There was also a duct tape flower to coordinate with the bride and groom, bubbles to blow at the end of the ceremony, and a cocktail monkey swizzle stick for their drinks. It was very important to us to have our guests be active participants in the whole event rather than just be witnesses.

wedding party playing processional on kazoos

Apparently our location (Gasworks Park) wasn't too original since we saw at least three other wedding parties milling around while we were there. We even delayed another wedding party who was approaching the same hilltop during our ceremony. We started off our married life by inadvertently cock-blocking someone else's. 🙂

Swarming the hill for improv ceremony

Our biggest challenge: The biggest challenge was trying to have an awesome party on a very tight budget. Almost all of the guests were coming from out-of-state, and we wanted to make their traveling worthwhile. We were able to accomplish this by being resourceful, prioritizing the things that were worth spending our resources on, and being crafty as all hell.

I work as a graphic designer and photo retoucher, so I handled invitations, place cards, made my own dress, and did the retouching and layout for our wedding album.
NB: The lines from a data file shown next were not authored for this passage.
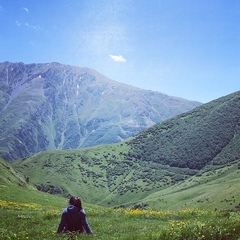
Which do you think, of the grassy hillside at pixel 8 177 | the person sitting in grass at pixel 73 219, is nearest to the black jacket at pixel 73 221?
the person sitting in grass at pixel 73 219

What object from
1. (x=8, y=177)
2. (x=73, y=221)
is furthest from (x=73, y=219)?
(x=8, y=177)

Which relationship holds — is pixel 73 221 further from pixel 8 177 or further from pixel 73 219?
pixel 8 177

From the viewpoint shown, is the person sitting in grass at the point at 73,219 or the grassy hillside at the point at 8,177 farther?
the grassy hillside at the point at 8,177

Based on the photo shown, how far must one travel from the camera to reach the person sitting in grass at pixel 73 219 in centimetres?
1398

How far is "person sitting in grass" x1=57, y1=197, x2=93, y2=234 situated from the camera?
14.0 metres

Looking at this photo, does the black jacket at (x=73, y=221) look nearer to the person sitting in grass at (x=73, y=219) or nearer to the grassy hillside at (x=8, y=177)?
the person sitting in grass at (x=73, y=219)

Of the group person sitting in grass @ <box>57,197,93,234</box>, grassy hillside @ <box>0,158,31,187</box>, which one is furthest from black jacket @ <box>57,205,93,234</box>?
grassy hillside @ <box>0,158,31,187</box>

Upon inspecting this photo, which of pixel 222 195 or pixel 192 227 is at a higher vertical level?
pixel 192 227

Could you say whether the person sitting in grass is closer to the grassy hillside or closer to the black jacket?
the black jacket

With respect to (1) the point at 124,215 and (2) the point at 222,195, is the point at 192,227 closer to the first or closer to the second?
(1) the point at 124,215

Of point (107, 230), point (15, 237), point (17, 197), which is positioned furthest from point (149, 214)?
point (17, 197)

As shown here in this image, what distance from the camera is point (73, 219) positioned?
14133 mm

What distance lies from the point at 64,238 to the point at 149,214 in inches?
518

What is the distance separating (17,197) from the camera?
6072cm
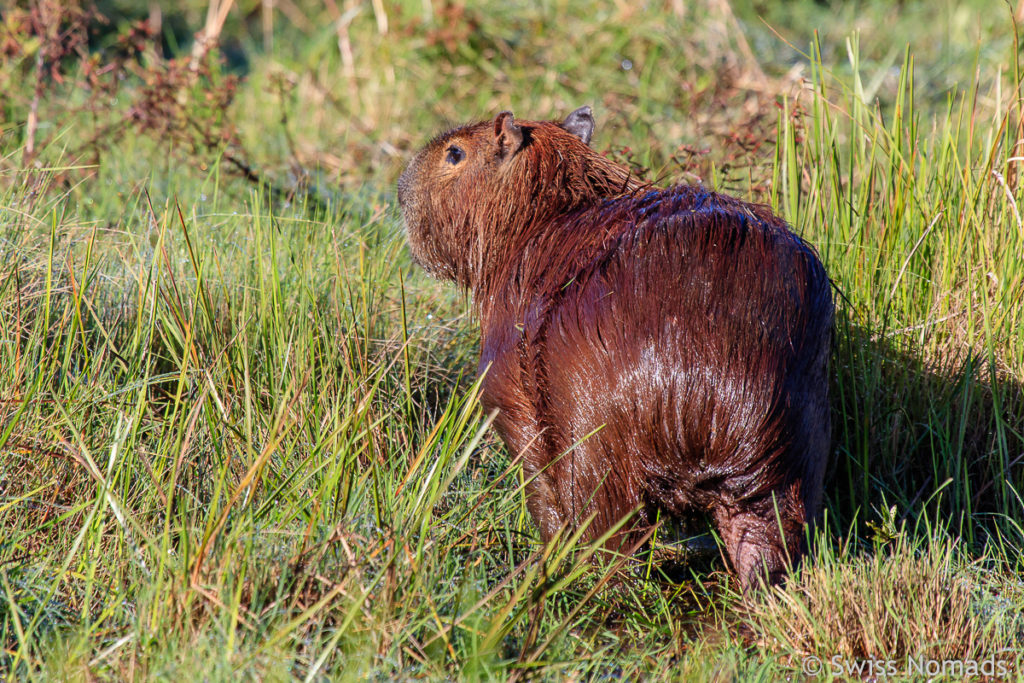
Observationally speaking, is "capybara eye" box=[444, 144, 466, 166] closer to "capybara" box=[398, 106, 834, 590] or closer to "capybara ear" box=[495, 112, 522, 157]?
"capybara ear" box=[495, 112, 522, 157]

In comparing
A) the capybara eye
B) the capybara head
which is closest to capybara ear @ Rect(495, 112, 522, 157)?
the capybara head

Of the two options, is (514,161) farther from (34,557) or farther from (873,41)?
(873,41)

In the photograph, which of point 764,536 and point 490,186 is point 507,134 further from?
point 764,536

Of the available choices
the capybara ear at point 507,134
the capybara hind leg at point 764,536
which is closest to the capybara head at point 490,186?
the capybara ear at point 507,134

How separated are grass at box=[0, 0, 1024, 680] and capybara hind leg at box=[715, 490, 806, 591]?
0.20 feet

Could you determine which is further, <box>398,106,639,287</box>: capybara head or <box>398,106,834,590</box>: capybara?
<box>398,106,639,287</box>: capybara head

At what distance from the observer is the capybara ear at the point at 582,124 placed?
123 inches

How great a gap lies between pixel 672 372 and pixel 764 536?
1.59 ft

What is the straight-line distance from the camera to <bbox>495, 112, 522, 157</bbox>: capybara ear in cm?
279

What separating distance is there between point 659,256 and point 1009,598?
127 cm

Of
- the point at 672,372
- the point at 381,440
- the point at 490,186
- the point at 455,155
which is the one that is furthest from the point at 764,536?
the point at 455,155

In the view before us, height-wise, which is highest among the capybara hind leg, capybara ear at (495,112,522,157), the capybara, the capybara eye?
capybara ear at (495,112,522,157)

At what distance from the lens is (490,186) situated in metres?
2.84

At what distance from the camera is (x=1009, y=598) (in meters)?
2.41
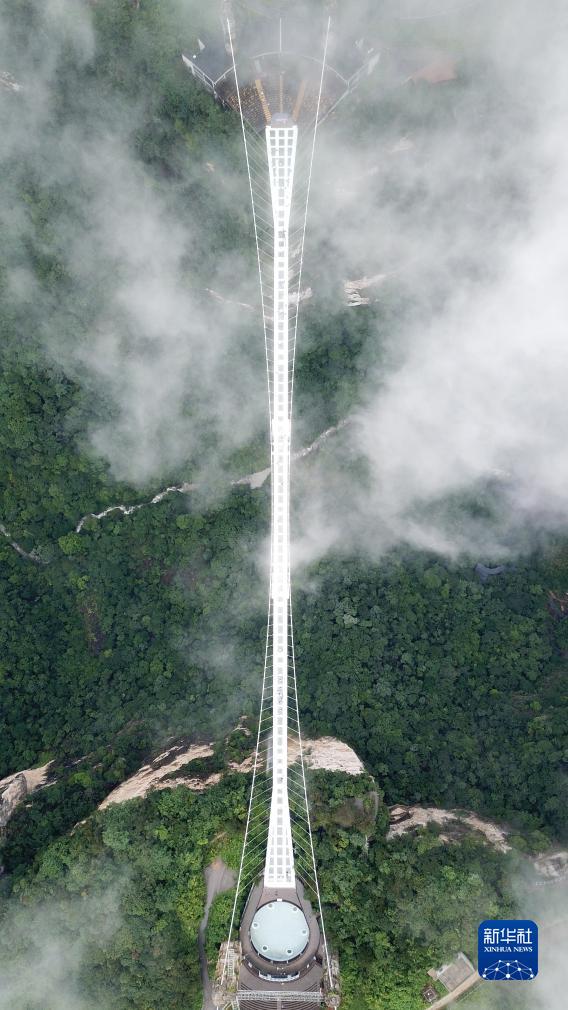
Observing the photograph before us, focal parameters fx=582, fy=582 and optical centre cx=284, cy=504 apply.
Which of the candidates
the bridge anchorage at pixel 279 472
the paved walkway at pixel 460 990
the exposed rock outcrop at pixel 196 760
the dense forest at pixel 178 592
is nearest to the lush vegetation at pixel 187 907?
the dense forest at pixel 178 592

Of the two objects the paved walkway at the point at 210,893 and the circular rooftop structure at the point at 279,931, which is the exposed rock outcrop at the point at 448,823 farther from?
the paved walkway at the point at 210,893

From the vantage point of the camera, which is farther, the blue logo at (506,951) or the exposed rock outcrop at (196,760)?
the exposed rock outcrop at (196,760)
My friend Valoree and her moms made our cake, bouquet, 50 duct tape flowers for the wedding favors, and duct tape flower centerpieces. They also helped make popcorn and prep all the snacks.

parasol, table marker & bouquet

We also happened to know many other entertainers, so we had performances from our guests Philemon Vanderbeck, creepy magician, and Spinergy Arts, spinning glow poi. Other friends brought video cameras, decorated, cleaned up, tended bar, and took turns DJing. It was definitely a group effort and with help from our friends we were able to have a pretty awesome wedding for less than the cost of most traditional wedding dresses.

mentalism by Philemon

Money was also a challenge for a lot of our guests. Even though it was a local wedding for us, we're both originally from out-of-state so it was a destination wedding for everyone else. This did help keep the guest list small but it also became cost-prohibitive for a lot of people we wish could have been there. If I had a few thousand more dollars to plan the wedding I would have spent it all on plane fare to bring these people out.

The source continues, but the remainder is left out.